Per studiare i processi fisiologici o patologici degli organismi viventi, la ricerca scientifica ha messo a punto strategie che si affiancano all’impiego dei modelli animali, tra cui lo sviluppo di “organoidi”, strutture simili all’organo di interesse, creati per migliorare le terapie oncologiche rendendole sempre più mirate. Gli organoidi, quindi, sono strutture tridimensionali, che si avvicinano all’organo di riferimento, in modo da poter essere utilizzati come modelli di studio. Essi sono costituiti da cellule tridimensionali che si differenziano delle classiche linee cellulari che, invece, sono coltivate bidimensionalmente.
Queste cellule possono provenire da un particolare tessuto o da cellule staminali embrionali. La loro struttura ha una serie di caratteristiche dell’organo reale: ad esempio, un organoide epatico sarà formato dai tipi cellulari presenti nel fegato.
Gli organoidi, inoltre, sono in grado di svolgere alcune funzioni dell’organo a cui assomigliano, ad esempio, quello cerebrale potrà presentare un’attività elettrica tra i neuroni.
Tuttavia, non essendo veri e propri organi, possono mancare di alcuni elementi e funzioni più complesse.
In ambito biomedico e oncologico, si rivelano “interessanti strumenti” per poter indagare lo sviluppo delle malattie sia neurovegetative che oncologiche.

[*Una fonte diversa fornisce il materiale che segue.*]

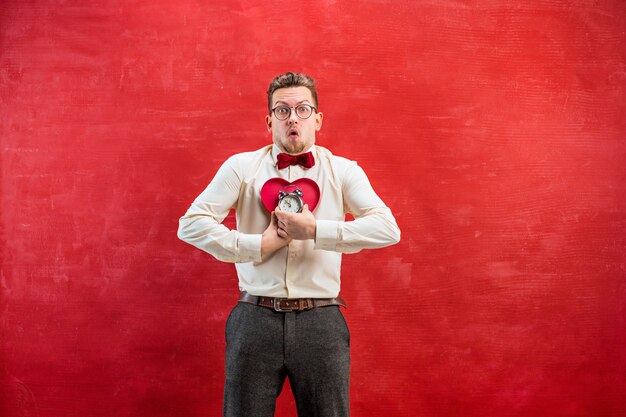 Free photo the young funny man with abstract heart and clock on red studio. concept - time to congratulate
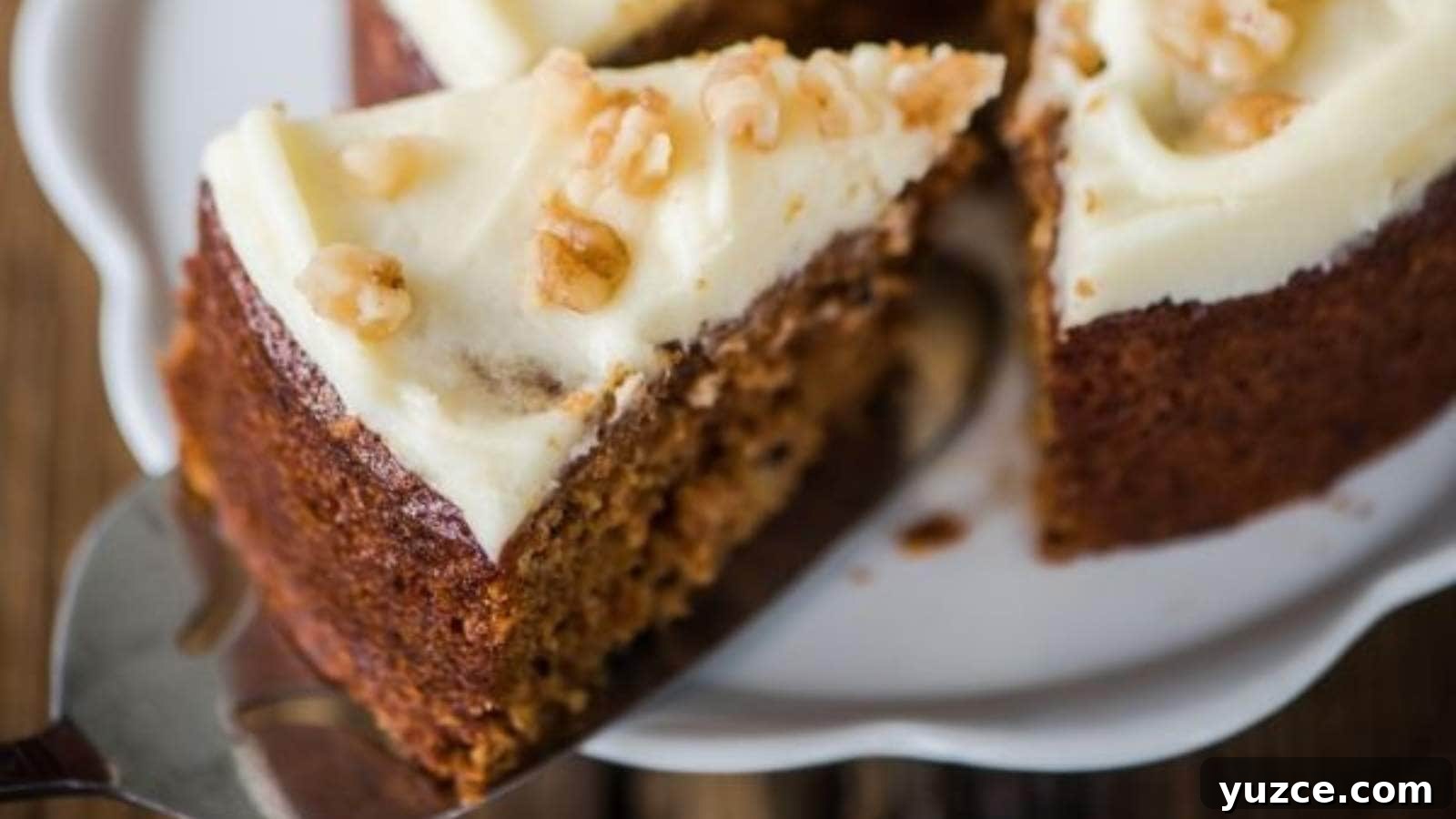 13 Sugar-Free Christmas Sweets That Still Feel Decadent 2 One piece of carrot cake being pulled away from the rest of the cake with a silver spatula.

In questo secondo ambito, il loro impiego è rivoluzionario in quanto consente di osservare le cellule e la loro evoluzione nel momento in cui si ammalano e si trasformano in cellule tumorali. Ciò significa offrire la possibilità ai ricercatori di studiare come poter intervenire in maniera “specifica”.
In particolare, gli organoidi cerebrali, ottenuti da cellule staminali pluripotenti, riescono a riassumere non solo l’eterogeneità in chiave genetica, ma anche la complessità istologica del tumore, fornendo ai ricercatori un quadro “definito” per sferrare l’attacco alla malattia.
In genetica sono impiegati per la cura della sindrome da X fragile, per alcune mutazioni genetiche, nella rilevazione della tossicità farmacologica, nella sostenibilità delle terapie e, in futuro, si spera di riuscire ad impiegarli anche nell’ambito dei trapianti: l’organoide realizzato con le cellule del paziente trapiantato potrebbe evitare i rischi del rigetto.
La possibilità di derivare gli organoidi da cellule umane, da un lato li rende maggiormente impiegabili e per certi versi più sicuri e compatibili rispetto a quelli la cui struttura usufruisce di cellule di derivazione animale (modificato), dall’altra sebbene riproducano, in maniera soddisfacente l’istologia degli organi, restano carenti rispetto “all’architettura” ed alle dimensioni dell’organo reale.
La creazione degli organoidi con cellule embrionali umane aumenta “la richiesta” delle cellule necessarie per la loro “costruzione”, ponendo rilevanti problemi di ordine etico con i quali la ricerca dovrà “fare i conti”.